Robert Heinlein once wrote that there was no such thing as a free lunch. There’s also no such thing as a free mobile app – they all come at a cost. With the latter, that cost is your privacy. Here’s ComputerWorldWeekly on the a new study that claims free mobile apps are a threat to privacy:
Free mobile applications are 401% more likely to track user location and 314% more likely to access user address books than paid-for apps, according to research from Juniper Networks. Many apps analysed had permission to access the internet, which could provide a means for exposed data to be transmitted from the device.
Analysis of 1.7 million apps on the Android market by Juniper’s Mobile Threat Center also found that many apps solicit personal information or perform functions not required for the apps to work. For example, the study found that 94% of free gambling apps that have permission to make outbound calls do not describe why the app would justifiably use this capability.
Similarly, 83.88% of free gambling apps have permission to use the camera and 84.51% have permission to send SMS messages…
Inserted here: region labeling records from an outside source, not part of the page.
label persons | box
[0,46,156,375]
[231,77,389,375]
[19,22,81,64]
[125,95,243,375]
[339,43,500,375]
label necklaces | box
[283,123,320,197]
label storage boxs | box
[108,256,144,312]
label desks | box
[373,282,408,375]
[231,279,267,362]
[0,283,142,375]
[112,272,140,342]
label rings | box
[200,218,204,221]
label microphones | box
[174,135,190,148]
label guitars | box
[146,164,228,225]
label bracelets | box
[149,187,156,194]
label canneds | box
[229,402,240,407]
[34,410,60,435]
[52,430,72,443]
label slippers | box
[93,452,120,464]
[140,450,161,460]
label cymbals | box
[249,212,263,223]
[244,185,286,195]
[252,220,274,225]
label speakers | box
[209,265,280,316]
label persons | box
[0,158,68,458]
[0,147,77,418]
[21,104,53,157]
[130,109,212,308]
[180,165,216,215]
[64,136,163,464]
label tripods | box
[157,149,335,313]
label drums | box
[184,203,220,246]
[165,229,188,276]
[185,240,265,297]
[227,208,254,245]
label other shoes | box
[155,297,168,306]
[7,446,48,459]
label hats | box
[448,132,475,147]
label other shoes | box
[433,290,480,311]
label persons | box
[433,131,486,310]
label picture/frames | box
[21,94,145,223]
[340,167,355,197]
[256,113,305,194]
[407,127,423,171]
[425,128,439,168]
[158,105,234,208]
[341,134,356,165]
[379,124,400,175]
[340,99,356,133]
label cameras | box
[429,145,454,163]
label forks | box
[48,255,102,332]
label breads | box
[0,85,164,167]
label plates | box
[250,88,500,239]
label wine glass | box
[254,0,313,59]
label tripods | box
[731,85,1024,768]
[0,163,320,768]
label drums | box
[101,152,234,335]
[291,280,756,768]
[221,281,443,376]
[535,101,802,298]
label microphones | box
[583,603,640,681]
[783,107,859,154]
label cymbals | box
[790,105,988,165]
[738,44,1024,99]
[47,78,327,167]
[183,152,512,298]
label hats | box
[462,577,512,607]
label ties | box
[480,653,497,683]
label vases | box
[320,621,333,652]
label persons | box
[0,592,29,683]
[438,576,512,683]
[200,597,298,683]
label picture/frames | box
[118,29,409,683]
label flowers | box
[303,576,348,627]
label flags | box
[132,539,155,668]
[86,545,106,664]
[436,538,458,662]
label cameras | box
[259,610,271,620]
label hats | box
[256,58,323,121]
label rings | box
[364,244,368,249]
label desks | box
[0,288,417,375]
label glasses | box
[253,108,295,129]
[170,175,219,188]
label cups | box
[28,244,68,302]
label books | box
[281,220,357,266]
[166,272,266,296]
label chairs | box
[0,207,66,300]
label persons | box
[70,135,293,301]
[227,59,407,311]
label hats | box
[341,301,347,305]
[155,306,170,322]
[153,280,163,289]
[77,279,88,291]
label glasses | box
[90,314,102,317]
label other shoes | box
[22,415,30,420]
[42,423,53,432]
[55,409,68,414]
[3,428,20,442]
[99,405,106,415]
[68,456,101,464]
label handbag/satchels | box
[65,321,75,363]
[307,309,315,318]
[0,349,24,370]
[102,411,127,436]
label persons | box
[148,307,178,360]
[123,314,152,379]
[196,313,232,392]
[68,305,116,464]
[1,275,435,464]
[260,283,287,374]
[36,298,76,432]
…it seems there is no such thing as a free lunch in mobile. If people choose to use free applications, they will likely need to provide information in exchange. Often, the value provided by the app is well worth the information given up by a user; however, many do not realise that this tracking is happening and may not be making informed choices. Communicating why information is needed in a concise and easy-to-understand manner could help people become more comfortable with sharing.